◆ REQUIREMENT ◆
Repeat, exactly as written, all of the entries, but not their pictures.

Stored data entries:
- Opening Delimiter -
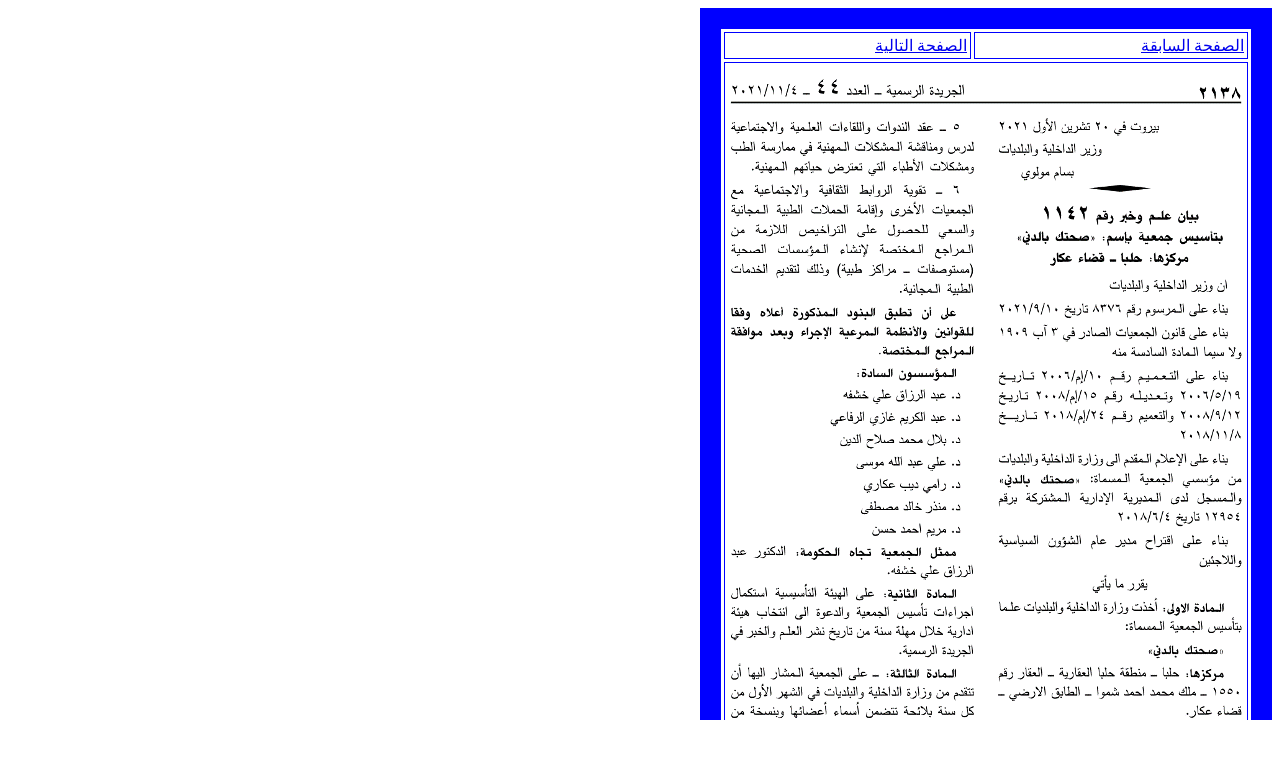

--- FILE ---
content_type: text/html
request_url: http://www.pcm.gov.lb/archive/j2021/j44/wfk/kda1142.htm
body_size: 724
content:
<html><head><meta http-equiv=Content-Type content=text/html; charset=windows-1256><SCRIPT LANGUAGE =JavaScript>
var pagestart=2138;
var pagecur=2138;
var pageend=2139;
</SCRIPT><SCRIPT LANGUAGE=JavaScript src=fct.js></SCRIPT></head><body dir = rtl><div align=right><table border=21 cellpadding=3 cellspacing= 3 bordercolor= #0000FF  dir= rtl  align= right >
<tr><td><a href=# onclick=goprevious() >الصفحة السابقة</a></td><td><a  href=# onclick=gonext()>الصفحة التالية</a></td></tr>
<tr><td colspan=2><img name="pagen" border=0 src="../doc45/2138.gif"></td></tr>
<tr><td><a href=# onclick=goprevious() >الصفحة السابقة</a></td><td><a  href=# onclick=gonext()>الصفحة التالية</a></td></tr>
</table></div></body></html>


--- FILE ---
content_type: application/javascript
request_url: http://www.pcm.gov.lb/archive/j2021/j44/wfk/fct.js
body_size: 339
content:
function gonext() { 
    if (pagecur < pageend) {
	pagecur++;	 }
           else   {
		pagecur=pagecur;}
 pagen.src = "../doc45/" +pagecur+".gif";
}
function goprevious() { 
    if (pagecur > pagestart) {
	pagecur--;
                  }
           else      {
	 pagecur=pagecur;}
 pagen.src = "../doc45/" +pagecur+".gif";
}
- Closing Delimiter -
◆ RESPONSE TO THE EXERCISE ◆
--- FILE ---
content_type: text/html
request_url: http://www.pcm.gov.lb/archive/j2021/j44/wfk/kda1142.htm
body_size: 724
content:
<html><head><meta http-equiv=Content-Type content=text/html; charset=windows-1256><SCRIPT LANGUAGE =JavaScript>
var pagestart=2138;
var pagecur=2138;
var pageend=2139;
</SCRIPT><SCRIPT LANGUAGE=JavaScript src=fct.js></SCRIPT></head><body dir = rtl><div align=right><table border=21 cellpadding=3 cellspacing= 3 bordercolor= #0000FF  dir= rtl  align= right >
<tr><td><a href=# onclick=goprevious() >الصفحة السابقة</a></td><td><a  href=# onclick=gonext()>الصفحة التالية</a></td></tr>
<tr><td colspan=2><img name="pagen" border=0 src="../doc45/2138.gif"></td></tr>
<tr><td><a href=# onclick=goprevious() >الصفحة السابقة</a></td><td><a  href=# onclick=gonext()>الصفحة التالية</a></td></tr>
</table></div></body></html>


--- FILE ---
content_type: application/javascript
request_url: http://www.pcm.gov.lb/archive/j2021/j44/wfk/fct.js
body_size: 339
content:
function gonext() { 
    if (pagecur < pageend) {
	pagecur++;	 }
           else   {
		pagecur=pagecur;}
 pagen.src = "../doc45/" +pagecur+".gif";
}
function goprevious() { 
    if (pagecur > pagestart) {
	pagecur--;
                  }
           else      {
	 pagecur=pagecur;}
 pagen.src = "../doc45/" +pagecur+".gif";
}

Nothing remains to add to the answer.